* Image-linked spatial questions *
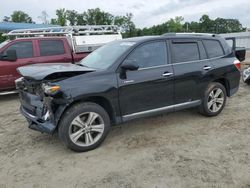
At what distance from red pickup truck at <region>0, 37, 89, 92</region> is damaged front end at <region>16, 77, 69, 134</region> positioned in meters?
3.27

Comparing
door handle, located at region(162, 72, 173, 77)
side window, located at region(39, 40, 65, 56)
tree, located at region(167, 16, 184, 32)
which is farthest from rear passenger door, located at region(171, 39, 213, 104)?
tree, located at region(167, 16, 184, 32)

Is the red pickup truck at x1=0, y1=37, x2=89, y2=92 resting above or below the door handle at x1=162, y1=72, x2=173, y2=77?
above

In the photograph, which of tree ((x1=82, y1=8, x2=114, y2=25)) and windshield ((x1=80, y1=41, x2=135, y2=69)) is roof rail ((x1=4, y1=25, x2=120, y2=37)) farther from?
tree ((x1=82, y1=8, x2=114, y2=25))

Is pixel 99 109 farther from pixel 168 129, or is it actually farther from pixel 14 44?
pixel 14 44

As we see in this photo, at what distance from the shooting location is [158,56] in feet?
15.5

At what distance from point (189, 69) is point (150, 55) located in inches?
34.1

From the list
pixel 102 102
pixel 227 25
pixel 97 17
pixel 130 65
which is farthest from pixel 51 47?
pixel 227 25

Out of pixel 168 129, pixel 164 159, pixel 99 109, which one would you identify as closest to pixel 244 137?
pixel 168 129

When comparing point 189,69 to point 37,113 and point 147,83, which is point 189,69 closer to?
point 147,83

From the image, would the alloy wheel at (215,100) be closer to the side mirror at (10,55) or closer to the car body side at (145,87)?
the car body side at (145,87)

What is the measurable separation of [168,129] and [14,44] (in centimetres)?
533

* Required task *
Output every line of the records above as a Markdown table with the columns "No." and "Text", numbering the rows in order from 1. Leave out the blank lines and the pictures.

* Correct answer *
| No. | Text |
|---|---|
| 1 | At what distance from red pickup truck at <region>0, 37, 89, 92</region> is damaged front end at <region>16, 77, 69, 134</region> positioned in meters? |
| 2 | 3.27 |
| 3 | Comparing |
| 4 | door handle, located at region(162, 72, 173, 77) |
| 5 | side window, located at region(39, 40, 65, 56) |
| 6 | tree, located at region(167, 16, 184, 32) |
| 7 | which is farthest from rear passenger door, located at region(171, 39, 213, 104)? |
| 8 | tree, located at region(167, 16, 184, 32) |
| 9 | Is the red pickup truck at x1=0, y1=37, x2=89, y2=92 resting above or below the door handle at x1=162, y1=72, x2=173, y2=77? |
| 10 | above |
| 11 | In the photograph, which of tree ((x1=82, y1=8, x2=114, y2=25)) and windshield ((x1=80, y1=41, x2=135, y2=69)) is roof rail ((x1=4, y1=25, x2=120, y2=37)) farther from? |
| 12 | tree ((x1=82, y1=8, x2=114, y2=25)) |
| 13 | Is pixel 99 109 farther from pixel 168 129, or is it actually farther from pixel 14 44? |
| 14 | pixel 14 44 |
| 15 | As we see in this photo, at what distance from the shooting location is [158,56] in feet? |
| 16 | 15.5 |
| 17 | At what distance from point (189, 69) is point (150, 55) located in inches? |
| 18 | 34.1 |
| 19 | From the list |
| 20 | pixel 102 102 |
| 21 | pixel 227 25 |
| 22 | pixel 97 17 |
| 23 | pixel 130 65 |
| 24 | which is farthest from pixel 51 47? |
| 25 | pixel 227 25 |
| 26 | Out of pixel 168 129, pixel 164 159, pixel 99 109, which one would you identify as closest to pixel 244 137? |
| 27 | pixel 168 129 |
| 28 | When comparing point 189,69 to point 37,113 and point 147,83, which is point 189,69 closer to? |
| 29 | point 147,83 |
| 30 | From the image, would the alloy wheel at (215,100) be closer to the side mirror at (10,55) or closer to the car body side at (145,87)? |
| 31 | the car body side at (145,87) |
| 32 | What is the measurable separation of [168,129] and [14,44] (in centimetres)? |
| 33 | 533 |